Click here for a Slide Show of the Village of Fornalutx Click here for a slide show of the beautiful village of Fornalutx.



Our House

Our House
Our House
The house we rented belongs to some ex-pats -- Aussies, we thought. It was called "Casa Tim y Gully," presumably their names. They had done a fabulous job of renovating the place. It had a traditional yet very comfortable feeling to it. One thing they did was to add a lovely roof deck on the top, as well as an artist's studio just below that. It was quite spacious for the four of us, with three bedrooms, two bathrooms (one palatial, one with an excellent shower), a reasonable kitchen and a sitting room with a wood stove. It was situated on the main road into the town center, but traffic noise was not really a problem. We thoroughly enjoyed our stay at Casa Tim y Gully. For a vacation in warmer months, one might appreciate a house with a yard and a swimming pool (which are also available), but for November, this place was cozy and perfect.
Click here for a Slide Show of the Our House Click here for a slide show of Our House.

Port de Soller and Vicinity

Soller and Port de Soller were the two big towns nearest to Fornalutx. Soller was an attractive place with impossibly narrow (two-way) winding tree-lined streets and lots of character. Mostly we went there to go to the supermarket and to park the car. There was a bit of a parking problem in Fornalutx. Basically, you couldn't leave your car anywhere in the village during the day without risking getting it towed away. This generally wasn't a problem for us since we took it somewhere else every day to the start of a walk.

Port de Soller
Port de Soller
Port de Soller, its sister town, is a sizable beach resort a few kilometers away. It has a particularly lovely location on a large horseshoe-shaped bay, fringed with palm trees, with forested mountains as a backdrop. There was even a classic lighthouse overlooking everything. The whole place was very picturesque. And decidedly sleepy, it being very much the off-season in November. It would clearly be unpleasantly crowded in summer, although it is more of a family resort than the wild scene found around Palma. Still, the waterfront had a nice atmosphere, and it made for a pleasant place to stop for a beer after several of our walks.

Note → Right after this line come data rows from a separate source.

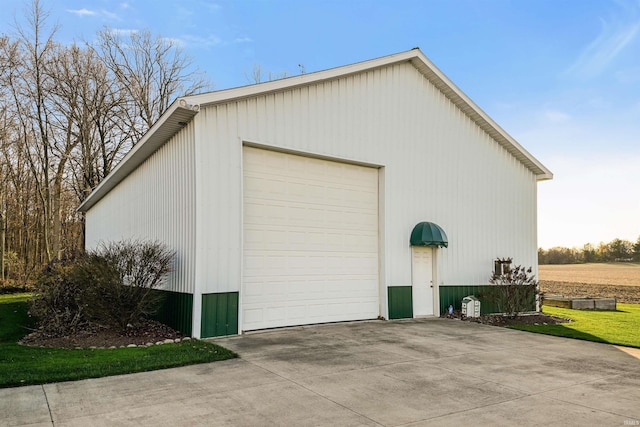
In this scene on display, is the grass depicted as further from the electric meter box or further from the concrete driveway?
the electric meter box

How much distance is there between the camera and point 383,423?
4246 millimetres

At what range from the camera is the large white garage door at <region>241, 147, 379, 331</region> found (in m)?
9.26

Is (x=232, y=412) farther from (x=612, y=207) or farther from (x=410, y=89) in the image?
(x=612, y=207)

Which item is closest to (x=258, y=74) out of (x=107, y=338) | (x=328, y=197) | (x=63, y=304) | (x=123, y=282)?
(x=328, y=197)

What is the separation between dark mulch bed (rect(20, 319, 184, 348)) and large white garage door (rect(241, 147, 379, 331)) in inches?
66.4

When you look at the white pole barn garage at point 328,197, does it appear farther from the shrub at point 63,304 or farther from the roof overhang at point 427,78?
the shrub at point 63,304

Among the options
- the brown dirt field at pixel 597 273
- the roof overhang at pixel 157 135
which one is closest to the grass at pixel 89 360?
the roof overhang at pixel 157 135

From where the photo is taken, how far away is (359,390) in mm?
5305

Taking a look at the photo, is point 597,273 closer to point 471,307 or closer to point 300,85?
point 471,307

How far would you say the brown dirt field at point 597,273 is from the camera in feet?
102

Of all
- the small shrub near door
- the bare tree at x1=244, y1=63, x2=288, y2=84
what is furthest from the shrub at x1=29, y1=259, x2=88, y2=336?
the bare tree at x1=244, y1=63, x2=288, y2=84

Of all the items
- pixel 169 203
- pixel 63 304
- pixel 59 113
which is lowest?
pixel 63 304

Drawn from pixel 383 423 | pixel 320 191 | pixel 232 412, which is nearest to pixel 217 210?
pixel 320 191

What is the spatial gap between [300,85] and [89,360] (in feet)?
21.9
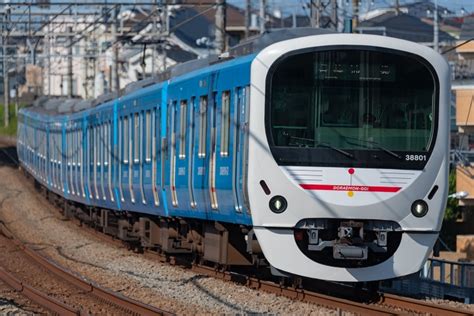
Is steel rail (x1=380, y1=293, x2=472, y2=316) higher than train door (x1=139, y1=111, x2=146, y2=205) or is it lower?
lower

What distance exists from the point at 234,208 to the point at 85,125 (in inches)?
500

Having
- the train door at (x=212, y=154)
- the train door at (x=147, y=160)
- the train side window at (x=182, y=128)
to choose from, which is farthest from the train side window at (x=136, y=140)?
the train door at (x=212, y=154)

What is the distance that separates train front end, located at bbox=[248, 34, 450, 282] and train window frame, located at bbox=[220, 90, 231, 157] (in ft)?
3.52

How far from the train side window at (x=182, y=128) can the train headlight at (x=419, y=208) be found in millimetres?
3940

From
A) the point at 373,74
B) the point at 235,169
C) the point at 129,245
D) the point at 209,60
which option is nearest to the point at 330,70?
the point at 373,74

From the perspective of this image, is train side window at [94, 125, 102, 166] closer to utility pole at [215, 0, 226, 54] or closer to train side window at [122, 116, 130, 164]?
train side window at [122, 116, 130, 164]

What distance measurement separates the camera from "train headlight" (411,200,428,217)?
35.8 ft

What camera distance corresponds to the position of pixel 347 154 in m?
10.7

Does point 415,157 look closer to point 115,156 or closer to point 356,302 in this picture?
point 356,302

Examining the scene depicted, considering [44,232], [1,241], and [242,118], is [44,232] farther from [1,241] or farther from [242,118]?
[242,118]

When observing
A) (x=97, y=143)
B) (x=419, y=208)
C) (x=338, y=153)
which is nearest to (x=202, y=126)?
(x=338, y=153)

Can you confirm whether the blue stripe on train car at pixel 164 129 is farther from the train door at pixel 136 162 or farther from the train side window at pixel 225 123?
the train side window at pixel 225 123

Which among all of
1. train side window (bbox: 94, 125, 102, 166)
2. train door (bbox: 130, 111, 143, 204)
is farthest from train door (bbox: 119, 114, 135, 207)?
train side window (bbox: 94, 125, 102, 166)

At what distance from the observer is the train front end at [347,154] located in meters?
10.7
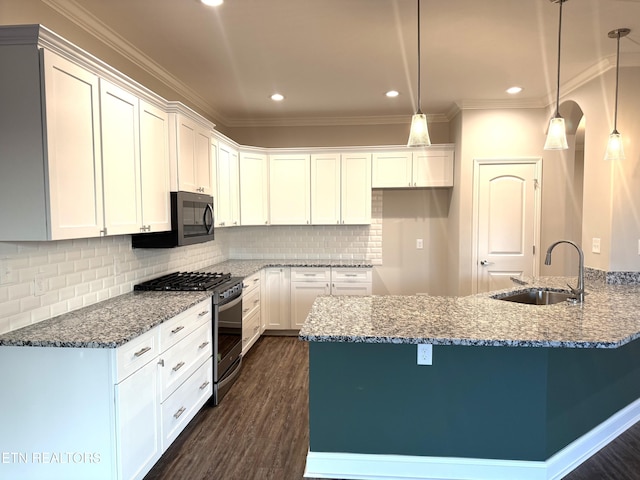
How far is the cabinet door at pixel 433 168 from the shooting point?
15.0 feet

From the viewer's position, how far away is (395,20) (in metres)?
2.50

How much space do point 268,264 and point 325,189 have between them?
45.6 inches

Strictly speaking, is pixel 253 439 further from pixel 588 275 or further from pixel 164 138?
pixel 588 275

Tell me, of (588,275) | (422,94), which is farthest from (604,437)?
(422,94)

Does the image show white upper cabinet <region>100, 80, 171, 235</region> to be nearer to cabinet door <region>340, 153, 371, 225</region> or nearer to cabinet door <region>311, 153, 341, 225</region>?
cabinet door <region>311, 153, 341, 225</region>

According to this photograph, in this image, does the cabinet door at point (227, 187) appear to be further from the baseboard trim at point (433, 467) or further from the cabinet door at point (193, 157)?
the baseboard trim at point (433, 467)

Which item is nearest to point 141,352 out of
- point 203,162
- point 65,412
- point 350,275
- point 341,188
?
point 65,412

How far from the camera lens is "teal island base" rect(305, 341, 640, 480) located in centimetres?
201

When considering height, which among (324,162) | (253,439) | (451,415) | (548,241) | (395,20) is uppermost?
(395,20)

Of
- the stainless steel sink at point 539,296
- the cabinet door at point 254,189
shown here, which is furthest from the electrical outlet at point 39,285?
the stainless steel sink at point 539,296

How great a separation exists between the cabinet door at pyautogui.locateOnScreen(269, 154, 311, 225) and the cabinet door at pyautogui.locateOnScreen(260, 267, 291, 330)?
68 cm

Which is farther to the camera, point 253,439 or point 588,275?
point 588,275

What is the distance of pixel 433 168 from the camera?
461cm

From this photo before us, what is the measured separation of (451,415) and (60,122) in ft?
8.09
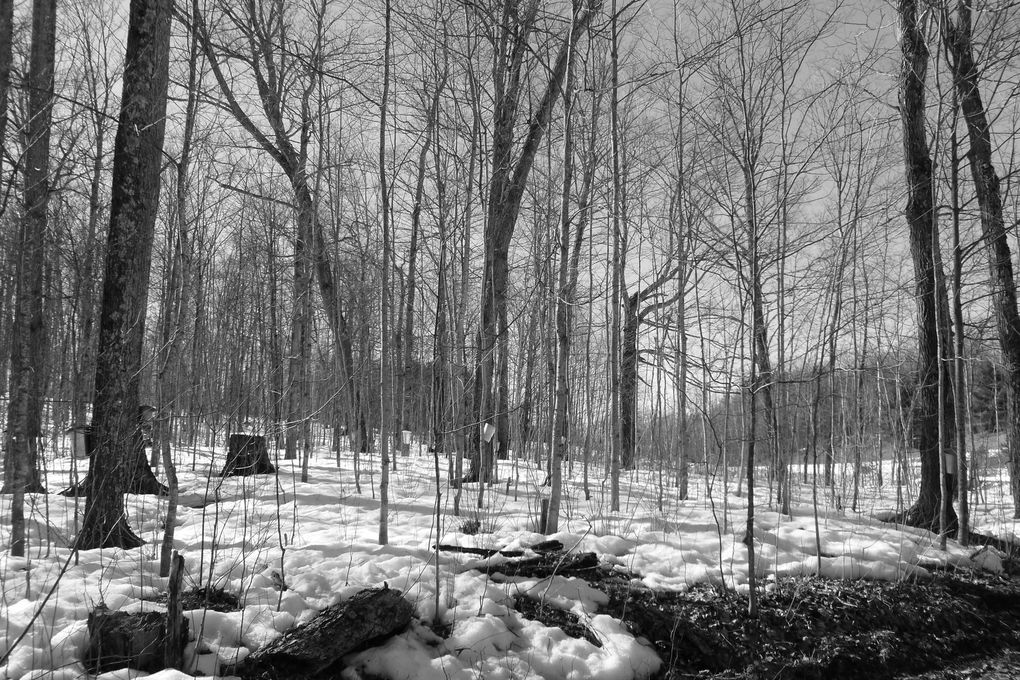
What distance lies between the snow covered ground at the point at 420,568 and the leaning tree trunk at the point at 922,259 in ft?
2.48

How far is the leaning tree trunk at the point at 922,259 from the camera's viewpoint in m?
6.30

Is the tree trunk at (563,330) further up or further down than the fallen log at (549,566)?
further up

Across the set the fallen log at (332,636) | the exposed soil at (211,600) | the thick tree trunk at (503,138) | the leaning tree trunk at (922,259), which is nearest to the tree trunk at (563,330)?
the thick tree trunk at (503,138)

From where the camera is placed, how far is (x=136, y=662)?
282 centimetres

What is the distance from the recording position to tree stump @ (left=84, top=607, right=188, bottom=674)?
9.17 ft

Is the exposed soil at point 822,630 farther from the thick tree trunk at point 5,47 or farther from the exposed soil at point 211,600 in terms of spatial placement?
the thick tree trunk at point 5,47

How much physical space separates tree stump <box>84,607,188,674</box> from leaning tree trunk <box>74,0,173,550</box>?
1.45 meters

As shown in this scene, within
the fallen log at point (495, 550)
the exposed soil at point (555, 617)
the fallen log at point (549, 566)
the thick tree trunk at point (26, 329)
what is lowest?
the exposed soil at point (555, 617)

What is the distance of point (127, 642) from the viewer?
2814mm

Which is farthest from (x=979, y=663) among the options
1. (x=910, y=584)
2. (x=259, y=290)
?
(x=259, y=290)

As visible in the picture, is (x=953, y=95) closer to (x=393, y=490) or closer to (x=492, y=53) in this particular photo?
(x=492, y=53)

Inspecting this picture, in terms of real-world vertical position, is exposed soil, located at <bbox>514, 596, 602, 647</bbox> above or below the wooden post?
below

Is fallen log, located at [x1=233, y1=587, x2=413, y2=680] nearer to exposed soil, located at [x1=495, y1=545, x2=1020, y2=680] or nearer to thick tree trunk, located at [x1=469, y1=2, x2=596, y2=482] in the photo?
exposed soil, located at [x1=495, y1=545, x2=1020, y2=680]

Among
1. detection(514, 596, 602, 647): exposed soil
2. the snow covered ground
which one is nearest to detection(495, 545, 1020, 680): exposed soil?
detection(514, 596, 602, 647): exposed soil
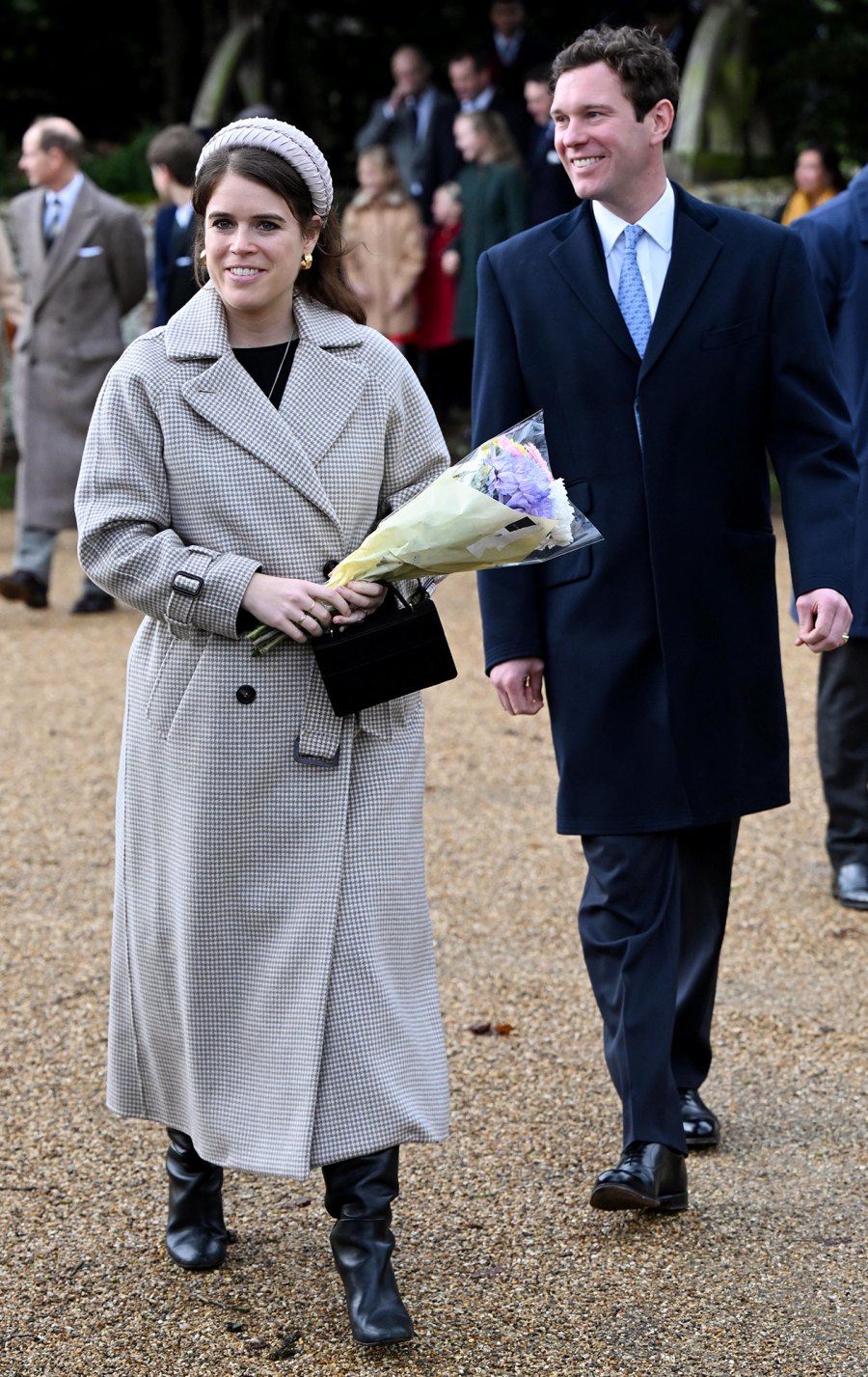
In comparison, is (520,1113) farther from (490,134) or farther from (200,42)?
(200,42)

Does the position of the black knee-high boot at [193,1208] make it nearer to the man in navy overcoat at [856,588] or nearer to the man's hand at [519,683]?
the man's hand at [519,683]

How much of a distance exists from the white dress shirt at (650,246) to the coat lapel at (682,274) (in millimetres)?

Looking across to the lighthouse
Looking across to the lighthouse
There was also a tram that went directly from Port de Soller back to Soller; it ran right along the edge of the bay in the port, where there was a long strip of restaurants and cafes. This was very convenient for us since we often made use of the free car park in Soller during the day, and we would stop here for a beer before making our way back to the car. Interestingly, the trams were old San Francisco streetcars recycled into use here on Mallorca.

On the coast
On the coast
Our first full day we took a short warm-up walk which started in the Port de Soller. We climbed up the hillside and then down to the sea, to view the rocky shoreline and the bright blue water. It was extremely windy that day, and the water crashed picturesquely onto the rocks along the shoreline. After some time at the water's edge, we climbed back up to see the Torre Picardo, from which there were beautiful views across to the surrounding mountains.